On PVE 9.x (Trixie-based) use Suites: trixie instead of Suites: bookworm.

The TrueNAS side needs the following before the first storage attachment:

  1. Create a dataset for Proxmox volumes, e.g. tank/proxmox, with compression and atime=off
  2. Enable the iSCSI service under System Settings → Services
  3. Create an iSCSI target under Shares → Block Shares (iSCSI) → Targets (mode iSCSI, optional CHAP)
  4. Generate API key under Credentials → Local Users → root → API Key (or better: a dedicated proxmox-api user)

Then add a storage entry in Proxmox /etc/pve/storage.cfg:

truenasplugin: truenas-storage
    api_host 192.168.1.100
    api_key 1-your-truenas-api-key-here
    target_iqn iqn.2005-10.org.freenas.ctl:proxmox
    dataset tank/proxmox
    discovery_portal 192.168.1.100:3260
    content images
    shared 1

All paths from the official Wiki.

Migrating from the BoomshankerX plugin

If you already run BoomshankerX: the official plugin uses a different storage type (truenasplugin instead of truenas), and the configuration files are not binary-compatible.
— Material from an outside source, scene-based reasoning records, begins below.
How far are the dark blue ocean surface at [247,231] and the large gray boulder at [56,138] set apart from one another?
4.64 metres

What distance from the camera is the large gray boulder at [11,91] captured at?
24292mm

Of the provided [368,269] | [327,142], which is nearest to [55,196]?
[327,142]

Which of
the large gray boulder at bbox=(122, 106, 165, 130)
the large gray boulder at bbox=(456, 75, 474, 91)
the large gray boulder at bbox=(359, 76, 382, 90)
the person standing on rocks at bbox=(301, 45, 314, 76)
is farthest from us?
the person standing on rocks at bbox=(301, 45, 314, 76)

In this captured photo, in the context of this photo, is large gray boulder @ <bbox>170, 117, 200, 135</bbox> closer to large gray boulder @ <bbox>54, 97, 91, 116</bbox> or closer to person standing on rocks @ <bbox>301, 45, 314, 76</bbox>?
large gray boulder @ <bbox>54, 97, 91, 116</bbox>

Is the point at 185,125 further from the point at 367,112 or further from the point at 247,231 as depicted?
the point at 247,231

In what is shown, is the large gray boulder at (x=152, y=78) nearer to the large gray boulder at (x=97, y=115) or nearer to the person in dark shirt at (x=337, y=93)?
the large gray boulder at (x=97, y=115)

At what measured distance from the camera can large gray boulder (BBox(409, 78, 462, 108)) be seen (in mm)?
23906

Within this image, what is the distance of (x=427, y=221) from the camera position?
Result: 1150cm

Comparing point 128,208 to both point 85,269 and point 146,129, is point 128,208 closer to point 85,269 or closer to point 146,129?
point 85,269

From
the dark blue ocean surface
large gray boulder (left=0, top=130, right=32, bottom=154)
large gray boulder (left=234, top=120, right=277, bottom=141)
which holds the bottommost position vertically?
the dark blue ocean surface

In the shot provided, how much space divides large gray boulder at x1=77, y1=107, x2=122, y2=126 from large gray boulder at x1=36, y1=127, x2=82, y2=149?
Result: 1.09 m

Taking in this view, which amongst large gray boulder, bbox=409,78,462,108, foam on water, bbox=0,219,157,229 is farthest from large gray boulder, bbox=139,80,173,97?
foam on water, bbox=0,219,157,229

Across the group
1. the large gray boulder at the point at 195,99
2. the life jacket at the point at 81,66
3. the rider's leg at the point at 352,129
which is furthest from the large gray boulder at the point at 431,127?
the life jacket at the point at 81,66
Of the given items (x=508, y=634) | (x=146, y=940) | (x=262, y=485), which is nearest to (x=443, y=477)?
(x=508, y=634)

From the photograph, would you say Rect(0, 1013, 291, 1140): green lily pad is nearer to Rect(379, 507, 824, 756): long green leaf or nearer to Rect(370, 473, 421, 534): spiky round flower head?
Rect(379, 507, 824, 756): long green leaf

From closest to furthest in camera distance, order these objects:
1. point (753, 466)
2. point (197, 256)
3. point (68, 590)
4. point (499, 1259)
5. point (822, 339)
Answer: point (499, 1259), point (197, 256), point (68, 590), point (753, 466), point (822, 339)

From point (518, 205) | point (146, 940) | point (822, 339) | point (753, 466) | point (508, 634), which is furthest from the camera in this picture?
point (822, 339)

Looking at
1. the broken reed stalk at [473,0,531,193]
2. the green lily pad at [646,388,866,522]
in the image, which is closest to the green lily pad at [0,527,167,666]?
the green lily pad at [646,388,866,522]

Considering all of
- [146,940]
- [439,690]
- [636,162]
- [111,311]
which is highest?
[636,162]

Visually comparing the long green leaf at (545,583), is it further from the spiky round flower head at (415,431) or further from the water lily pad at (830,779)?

For a migration we recommend:

  1. Document the existing storage definition (pvesm status, cat /etc/pve/storage.cfg)
  2. Back up VMs with a migration snapshot — switching the storage driver is not an in-place operation
  3. Remove the BoomshankerX plugin (apt purge proxmox-truenas-native or proxmox-truenas)
  4. Install the official plugin (see above)
  5. Add a new storage entry of type truenasplugin, remove the old one
  6. Move disks via qm move-disk from old to new — snapshots are lost, document them beforehand
  7. Smoke tests with a test VM, then move productive VMs

In a typical mid-sized environment (5–20 VMs) this is a 2–4 hour maintenance window. Anyone planning to use NVMe/TCP needs PVE 9.x anyway — that’s typically the natural moment for the plugin switch.

What’s still missing

Honest list of gaps as of 29 April 2026:

  • No official production-ready statement — docs still say “in active development, not fully tested”
  • No Enterprise support — TrueNAS Community Edition only, Enterprise on the roadmap
  • No native PVE WebUI configuration — expected with PVE 9.1, no official date
  • TPM disk storage on iSCSI/NVMe/TCP remains limited: the general TPM snapshot bug (#4693) was fixed in PVE 9.1 — but only for qcow2 TPM disks on SMB/NFS. For iSCSI direct targets the bug is still open (Bug #3662). Workaround: an additional NFS share on TrueNAS for TPM data
  • No direct migration path from the BoomshankerX plugin — manual move required

DATAZONE recommendation

Switch now if:

  • You are planning a greenfield setup with Proxmox VE 9.x and TrueNAS SCALE 25.10+
  • You want to use NVMe/TCP — only the official plugin offers it
  • You run test/staging environments where “active development” is acceptable
  • You operate clusters with heavy snapshot use — the ZFS snapshot integration is much better than LVM snapshots on classic iSCSI

Wait if:

  • Productive environments with enterprise support requirements — until the plugin is officially marked production-ready
  • Existing BoomshankerX installations that run stably and don’t need NVMe/TCP — no pressure to migrate now
  • You want to wait for native WebUI integration — without an official date, observe 1–2 releases first

We have been testing the plugin in our own lab setups since the 2.0.x series and advise our TrueNAS customers on migration timing. For productive switches we typically suggest combining TrueNAS 25.10 + PVE 9.x + plugin in a single dedicated maintenance window — instead of three separate steps spread across weeks.